When we talk about the opioid crisis, we’re truly talking about a crisis. Every day in Canada, 11 people die of an opioid overdose, and nearly 4,000 Canadians died in 2017 from apparent opioid overdoses. Canada ranks just behind the US in our use of opioids painkillers in, but where death rates appear to be on the decline in America, they are on the rise in Canada.
Opioids Are Narcotics
Opioids are narcotics – drugs that interact with receptors in the nervous system that relieve pain. They come in natural, synthetic or partially-synthetic forms and includes codeine, morphine, oxycodone, fentanyl and heroin. Opioids are available legally over the counter (in very mild concentrations) and through prescription) and are also made and used illegally. Street drugs including heroin, are opioids, and others like MDMA and cocaine are becoming increasingly laced with fentanyl to enhance their effects without the user knowing. In any case, opioids are known to be HIGHLY addictive – evident in the rising death tolls that include casualties of all ages, spanning across socio-economical groups.
There is no one story to how opioid abuse and addiction arises. Abuse can also evolve from a doctor’s prescription to help with chronic pain or can escalate rapidly from exposure to potent drugs like heroin.
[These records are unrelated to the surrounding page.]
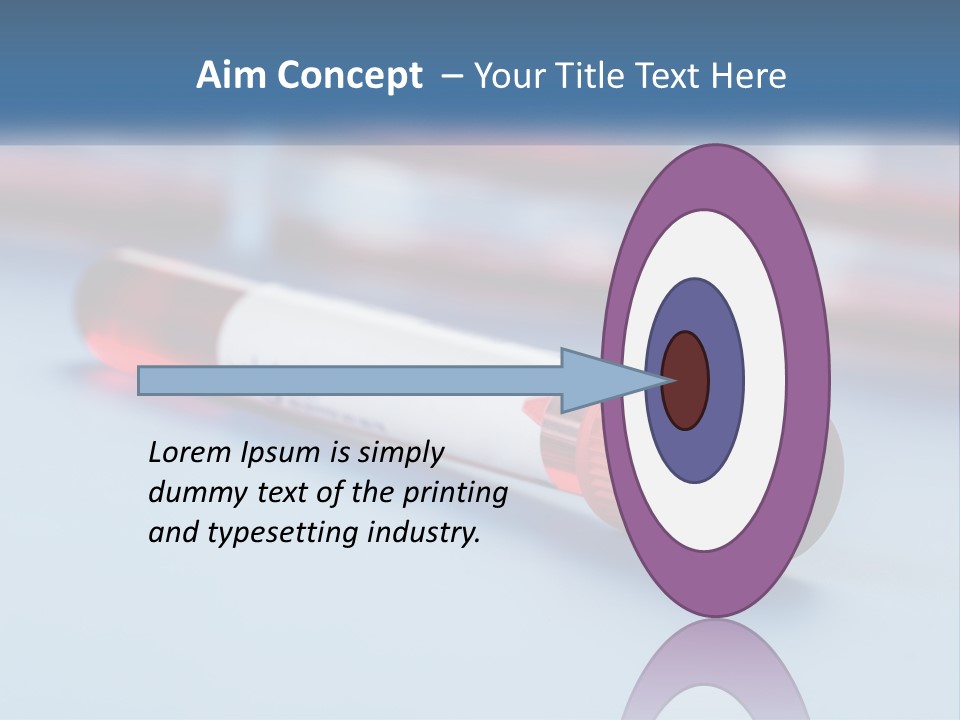 Aim Concept – Your Title Text Here

Lorem Ipsum is simply dummy text of the printing and typesetting industry.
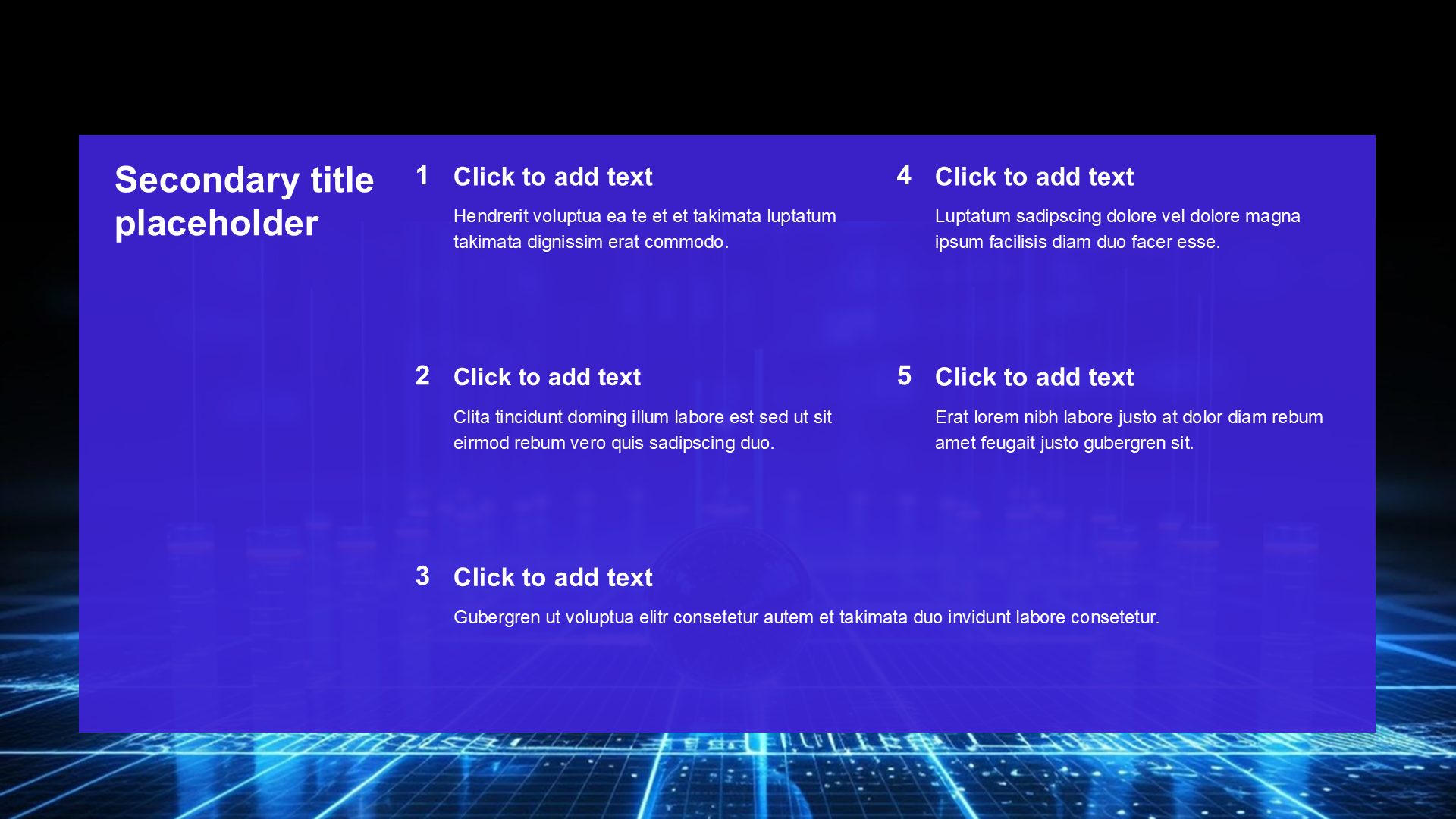 Secondary title placeholder

1 Click to add text

Hendrerit voluptua ea te et et takimata luptatum takimata dignissim erat commodo.

2 Click to add text

Clita tincidunt doming illum labore est sed ut sit eirmod rebum vero quis sadipscing duo.

3 Click to add text

Gubergren ut voluptua elitr consetetur autem et takimata duo invidunt labore consetetur.

4 Click to add text

Luptatum sadipscing dolore vel dolore magna ipsum facilisis diam duo facer esse.

5 Click to add text

Erat lorem nibh labore justo at dolor diam rebum amet feugait justo gubergren sit.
Opioid-related deaths have been attributed to an accidental overdose because of laced illegal drugs, or mixing opioids with alcohol or other substances in lethal combinations. Even if addiction is recognized early on, simply stopping opioids is not so simple.
When opioid consumption is reduced, the user experiences strong withdrawal symptoms that drive them to using again to avoid painful consequences. The addiction is so strong, that even those who have experienced overdoses will often continue with the opioid.
As doctors and public health officials scramble to find solutions for that address the death toll and other consequences from this complex public health issues, experts are considering the unique benefits of cannabis and how they can help reduce damage from opioids.
Can Cannabis Effectively Treat Opioid Addiction?
Since reefer madness – cannabis has been perceived by many as an instigator for reckless behavior with tragic outcomes, and been considered a “gateway drug” towards harder, more dangerous drugs – a theory which has since been debunked. But in reality, the many benefits of cannabis are coming to light, with mounting evidence that points to cannabis effectively treating opioid addiction, through prevention, managing and decreasing opioid intake, and assisting with withdrawal.
Cannabis use as an alternative, or in conjunction with opioids reduces the risk of accidental overdose and even the dependence of opiates. Many consider opioids to be over-prescribed, sometimes in concentrations that has even triggered health professionals to push for a recall on the strongest forms. Evidence coming forward for cannabis as an effective pain relief treatment, positions it as an alternative to opioid medications.
Our brains contain both opioid and cannabinoid receptors, so opioids and cannabinoids act with similar mechanisms in helping to relieve pain. When used in combination with cannabis, lower doses of opioids give comparable results to higher levels, minimizing the addictive properties. Even those who have depended on opioids over many years have found relief through cannabis use.
Many medications used for assisting with opioid withdrawal do not address the underlying issues that led to opioid use and even if use is lessened or stopped, chance of relapse is higher because pain remains. Cannabis also can address underlying issues that led to use of opiates in the first place, and – unlike many other substances – can safely be used in conjunction with opioids, allowing those that are addicted to reduce the dosage safely over time. It isn’t just limited to prescription opioids, positive inroads have been made into cannabis’ role in heroin addiction.
Canada has an advantage with of legalization with the Cannabis Act, as a 2014 study in the US found that opioid mortality rates are lower in states where cannabis is legalized for medical purposes.
Cannabis-Centered Reduction Programs
Although some doctors have piloted cannabis-centered reduction programs, cannabis, and the endocannabinoid system isn’t a part of conventional medical training and there is still hesitation among health professionals in recommending cannabis as a course of treatment for pain relief, or in treating addiction. But the urgency of the opioid crisis is pushing cannabis research forward andsignificant funding has recently come forward from a cannabis producer and the BC government to lead clinical trials into the potential of cannabis in helping with treatment for opioid use disorder.
It is hard to imagine that cannabis – that has no known lethal dose – has at times been classified within the same category as opioids – drugs that we are seeing devastate human health and life. But the future is bright for the medical benefits of cannabis, and with legalization and investments into research we may see cannabis bring some relief to the opioid crisis in our country.